Purpose: Chronic obstructive pulmonary disease (COPD) is a serious disease with significantly higher mortality. Evidence suggests that there may be a co-relation between ApoE and the mortality risk in individuals who are diagnosed with COPD. This study sought to investigate the correlation between the levels of ApoE and all-cause mortality over one year in individuals who are diagnosed with acute exacerbations of chronic obstructive pulmonary disease (AECOPD).
Methods: In this study, we checked serum ApoE concentrations of AECOPD patients on admission and collected the patients’ laboratory and clinical information. The co-relation between the concentration of ApoE and one year risk of all-cause mortality was analyzed by univariate, multivariate Cox regression and Subgroup analysis. Restricted Cubic Spline (RCS) were employed to illustrate the connection between ApoE levels and the hazard ratio (HR) for one-year total mortality rate.

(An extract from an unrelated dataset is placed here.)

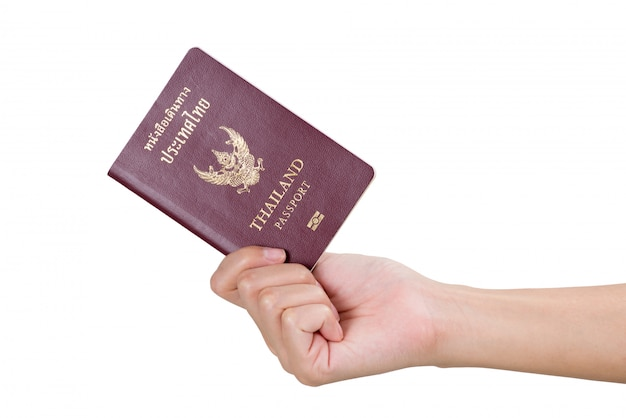Woman hand holding thai passport isolated on white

Results: Of the 449 participants who were enrolled, 358 patients were included in the study. The mean age was 76 (± 9.46) years old, of which 65.92% were male. The body-mass index was 22.18 (± 4.66). Of the participants, 24.86% were non-smokers, 54.75% were former smokers, and 20.39% were active smokers, with a smoking history of 28.68 (± 20.43) years. The restricted cubic spline curve revealed that patients exhibiting ApoE concentrations exceeding the mean value of 41.50 mg/L faced a notably higher risk of mortality in comparison to individuals with lower levels. In univariate analysis, the HR was 2.663 (95% CI 1.533– 4.627, P = 0.001), but in adjusted analyses, the HR was 2.103 (95% CI 1.19– 3.716, P = 0.01).
Conclusion: Elevated levels of ApoE were independently risk factor for one-year mortality in patients with AECOPD. Subgroup analyses revealed that the association was stronger in younger patients (< 76 years) and male, as well as in those without comorbidities such as congestive heart failure or cerebrovascular disease. This suggests that ApoE may be a potential prognostic biomarker for AECOPD.
Keywords: ApoE, AECOPD, mortality, prognostic biomarker
Introduction
Chronic obstructive pulmonary disease (COPD) is a prevalent and controllable chronic inflammatory condition of the lungs, distinguished by persistent obstruction in the airways, typically linked to ongoing inflammation in the airways and alveoli.1 COPD ranks among the leading deadly illnesses globally, especially affecting mortality rates in elderly or middle-aged individuals.2 Despite medical advances, serious challenges remain in early identification and monitoring of the disease.3 Acute exacerbation of chronic obstructive pulmonary disease (AECOPD) is an episodic condition in which a patient’s symptoms rapidly worsen, often requiring immediate medical intervention.4 AECOPD not only accelerates the progression of COPD but also increases the risk of long-term complications, and has become a significant burden on healthcare systems.5 Given the high mortality rate of AECOPD, early and efficient recognization of high-risk cases is crucial.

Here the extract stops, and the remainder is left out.